* Short task *
Output all lines exactly.

─── Items

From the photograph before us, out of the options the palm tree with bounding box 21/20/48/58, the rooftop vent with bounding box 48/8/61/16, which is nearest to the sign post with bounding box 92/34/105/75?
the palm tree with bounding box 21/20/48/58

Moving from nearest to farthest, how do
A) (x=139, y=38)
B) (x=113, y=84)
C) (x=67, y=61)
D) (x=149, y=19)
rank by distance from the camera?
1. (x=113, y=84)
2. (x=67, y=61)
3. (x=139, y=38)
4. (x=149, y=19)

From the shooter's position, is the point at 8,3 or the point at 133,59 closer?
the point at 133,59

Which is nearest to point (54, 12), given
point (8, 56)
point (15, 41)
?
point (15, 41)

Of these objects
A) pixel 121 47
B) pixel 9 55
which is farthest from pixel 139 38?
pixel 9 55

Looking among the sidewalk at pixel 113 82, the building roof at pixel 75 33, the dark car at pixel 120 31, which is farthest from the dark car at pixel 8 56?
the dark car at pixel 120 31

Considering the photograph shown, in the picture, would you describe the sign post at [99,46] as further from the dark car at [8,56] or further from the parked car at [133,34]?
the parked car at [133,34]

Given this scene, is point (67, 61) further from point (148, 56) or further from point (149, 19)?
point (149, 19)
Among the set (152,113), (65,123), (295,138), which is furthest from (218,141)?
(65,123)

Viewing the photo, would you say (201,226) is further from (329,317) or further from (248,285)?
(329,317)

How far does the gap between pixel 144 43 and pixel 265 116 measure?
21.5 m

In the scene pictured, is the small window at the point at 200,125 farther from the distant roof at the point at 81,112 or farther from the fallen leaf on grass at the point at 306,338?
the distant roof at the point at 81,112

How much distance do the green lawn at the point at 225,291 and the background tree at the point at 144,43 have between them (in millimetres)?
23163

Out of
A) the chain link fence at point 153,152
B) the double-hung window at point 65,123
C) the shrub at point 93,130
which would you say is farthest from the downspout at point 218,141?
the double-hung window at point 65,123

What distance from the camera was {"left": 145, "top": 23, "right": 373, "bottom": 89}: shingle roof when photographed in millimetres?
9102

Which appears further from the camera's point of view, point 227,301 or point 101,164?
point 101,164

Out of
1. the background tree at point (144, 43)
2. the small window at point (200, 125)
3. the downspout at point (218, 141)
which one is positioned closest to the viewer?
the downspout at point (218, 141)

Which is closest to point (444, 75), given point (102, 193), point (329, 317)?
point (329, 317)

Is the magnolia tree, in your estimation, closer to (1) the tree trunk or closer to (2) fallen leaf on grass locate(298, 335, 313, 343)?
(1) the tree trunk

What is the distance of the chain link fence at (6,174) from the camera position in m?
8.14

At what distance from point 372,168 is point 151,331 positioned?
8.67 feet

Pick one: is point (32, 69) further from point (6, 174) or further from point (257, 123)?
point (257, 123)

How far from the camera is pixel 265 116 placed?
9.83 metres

──────

* Solution to the problem *
From the photograph before us, out of the options the palm tree with bounding box 21/20/48/58, the rooftop vent with bounding box 48/8/61/16, which is nearest to the sign post with bounding box 92/34/105/75?
the palm tree with bounding box 21/20/48/58

Moving from nearest to farthest, how do
A) (x=139, y=38)
B) (x=113, y=84)
C) (x=67, y=61)
D) (x=149, y=19)
rank by distance from the camera?
1. (x=113, y=84)
2. (x=67, y=61)
3. (x=139, y=38)
4. (x=149, y=19)

From the shooter's position, is the point at 8,3 or the point at 133,59 closer?
the point at 133,59

Which is nearest to point (54, 12), given
point (8, 56)
point (15, 41)
?
point (15, 41)

Of these objects
A) pixel 121 47
B) pixel 9 55
which is farthest from pixel 139 38?
pixel 9 55

Looking among the sidewalk at pixel 113 82, the building roof at pixel 75 33, the dark car at pixel 120 31, which is farthest from the dark car at pixel 8 56?
the dark car at pixel 120 31

Considering the photograph shown, in the picture, would you describe the sign post at [99,46] as further from the dark car at [8,56] or further from the parked car at [133,34]?
the parked car at [133,34]

Given this scene, is point (67, 61) further from point (148, 56) or further from point (149, 19)?
point (149, 19)
Among the set (152,113), (65,123), (295,138), which is furthest from (218,141)?
(65,123)

Viewing the photo, would you say (201,226) is further from (329,317) or further from (248,285)?
(329,317)

How far does the gap between pixel 144 43 and pixel 265 116 measure?
21.5 m

In the scene pictured, is the small window at the point at 200,125 farther from the distant roof at the point at 81,112 or farther from the fallen leaf on grass at the point at 306,338?
the distant roof at the point at 81,112

How much distance do the green lawn at the point at 225,291 and the background tree at the point at 144,43 have between them (in millimetres)?
23163

Out of
A) the chain link fence at point 153,152
B) the double-hung window at point 65,123
C) the shrub at point 93,130
which would you say is farthest from the downspout at point 218,141?
the double-hung window at point 65,123

What distance from the camera was {"left": 145, "top": 23, "right": 373, "bottom": 89}: shingle roof when photographed in millimetres?
9102

Which appears further from the camera's point of view, point 227,301 or point 101,164?
point 101,164

Out of
1. the background tree at point (144, 43)
2. the small window at point (200, 125)
3. the downspout at point (218, 141)
which one is positioned closest to the viewer?
the downspout at point (218, 141)

Which is closest to point (444, 75), given point (102, 193), point (329, 317)?
point (329, 317)

Is the magnolia tree, in your estimation, closer to (1) the tree trunk or closer to (2) fallen leaf on grass locate(298, 335, 313, 343)?
(1) the tree trunk

What is the distance of the chain link fence at (6,174) from the camera position in m?
8.14

At what distance from point 372,168 is point 151,331 positioned?
8.67 feet

Pick one: is point (32, 69) further from point (6, 174) or further from point (257, 123)?
point (257, 123)

How far from the camera is pixel 265 116 placed?
9.83 metres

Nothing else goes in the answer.